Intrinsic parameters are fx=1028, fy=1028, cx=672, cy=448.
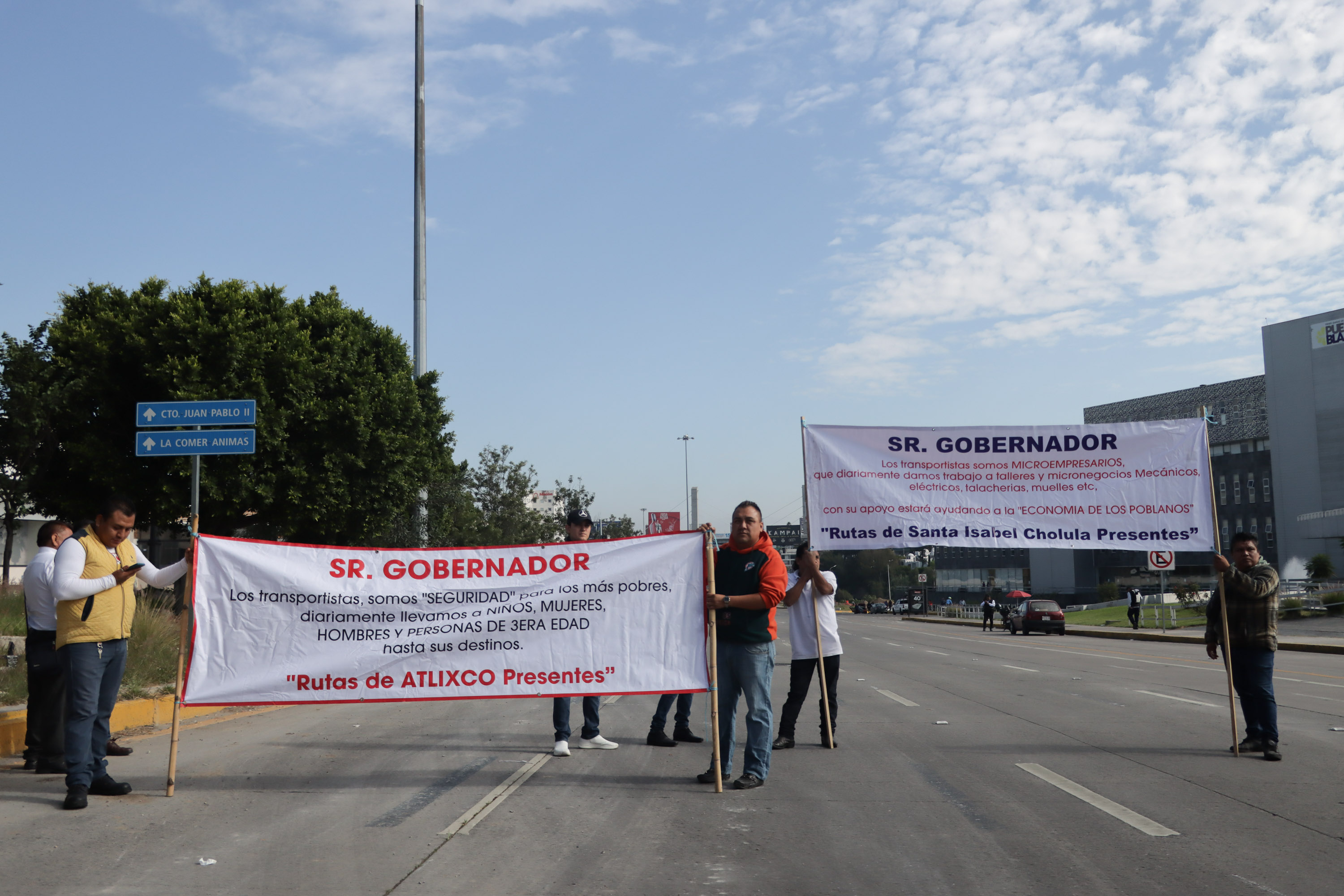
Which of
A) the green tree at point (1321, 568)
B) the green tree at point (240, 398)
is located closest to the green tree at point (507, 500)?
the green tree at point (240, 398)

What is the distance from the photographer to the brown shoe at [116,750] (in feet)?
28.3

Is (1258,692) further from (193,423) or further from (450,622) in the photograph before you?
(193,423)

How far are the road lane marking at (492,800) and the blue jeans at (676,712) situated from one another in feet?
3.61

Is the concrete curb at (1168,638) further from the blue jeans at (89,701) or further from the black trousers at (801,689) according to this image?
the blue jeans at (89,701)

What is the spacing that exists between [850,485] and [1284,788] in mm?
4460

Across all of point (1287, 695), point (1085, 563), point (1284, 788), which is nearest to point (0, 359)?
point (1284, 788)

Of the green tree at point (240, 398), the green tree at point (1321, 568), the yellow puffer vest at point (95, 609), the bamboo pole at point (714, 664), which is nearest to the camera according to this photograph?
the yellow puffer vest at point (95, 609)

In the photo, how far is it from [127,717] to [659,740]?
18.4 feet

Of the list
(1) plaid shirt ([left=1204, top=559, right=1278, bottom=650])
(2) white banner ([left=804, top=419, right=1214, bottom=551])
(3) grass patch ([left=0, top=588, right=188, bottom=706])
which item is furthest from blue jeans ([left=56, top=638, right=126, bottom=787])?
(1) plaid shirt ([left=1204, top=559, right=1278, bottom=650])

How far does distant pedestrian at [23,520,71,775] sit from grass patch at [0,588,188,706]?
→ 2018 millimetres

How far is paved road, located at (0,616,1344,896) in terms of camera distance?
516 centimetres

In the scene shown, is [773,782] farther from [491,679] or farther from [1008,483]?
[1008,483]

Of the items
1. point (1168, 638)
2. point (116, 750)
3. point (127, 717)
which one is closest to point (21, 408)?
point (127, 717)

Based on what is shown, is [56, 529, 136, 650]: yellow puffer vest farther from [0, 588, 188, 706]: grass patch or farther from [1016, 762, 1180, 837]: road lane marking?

■ ■ ■ ■ ■

- WHAT THIS TASK INVOLVES: Repeat the lines from the one containing "In the photo, how" through the end of the listing, exactly and without any other lines; both ends are included.

- ANSWER IN FULL:
In the photo, how far is it from [127,717] to [659,740]?
18.4 feet

Of the list
(1) plaid shirt ([left=1204, top=559, right=1278, bottom=650])
(2) white banner ([left=804, top=419, right=1214, bottom=551])
(3) grass patch ([left=0, top=588, right=188, bottom=706])
which item is furthest from blue jeans ([left=56, top=638, right=126, bottom=787])?
(1) plaid shirt ([left=1204, top=559, right=1278, bottom=650])

How far does distant pedestrian at [23,520,71,775] sit from grass patch at [0,588,188,706]?
→ 2018 millimetres

How far is paved road, located at (0,616,1344,896) in terms of camera distance?
516 centimetres

In the scene shown, is [773,782] farther from [491,679] or farther from [1008,483]?
[1008,483]

Of the items
1. point (1168, 638)
2. point (116, 750)
3. point (127, 717)
which one is closest to point (21, 408)?
point (127, 717)

Based on what is shown, is [56, 529, 136, 650]: yellow puffer vest farther from [0, 588, 188, 706]: grass patch or farther from [1016, 762, 1180, 837]: road lane marking?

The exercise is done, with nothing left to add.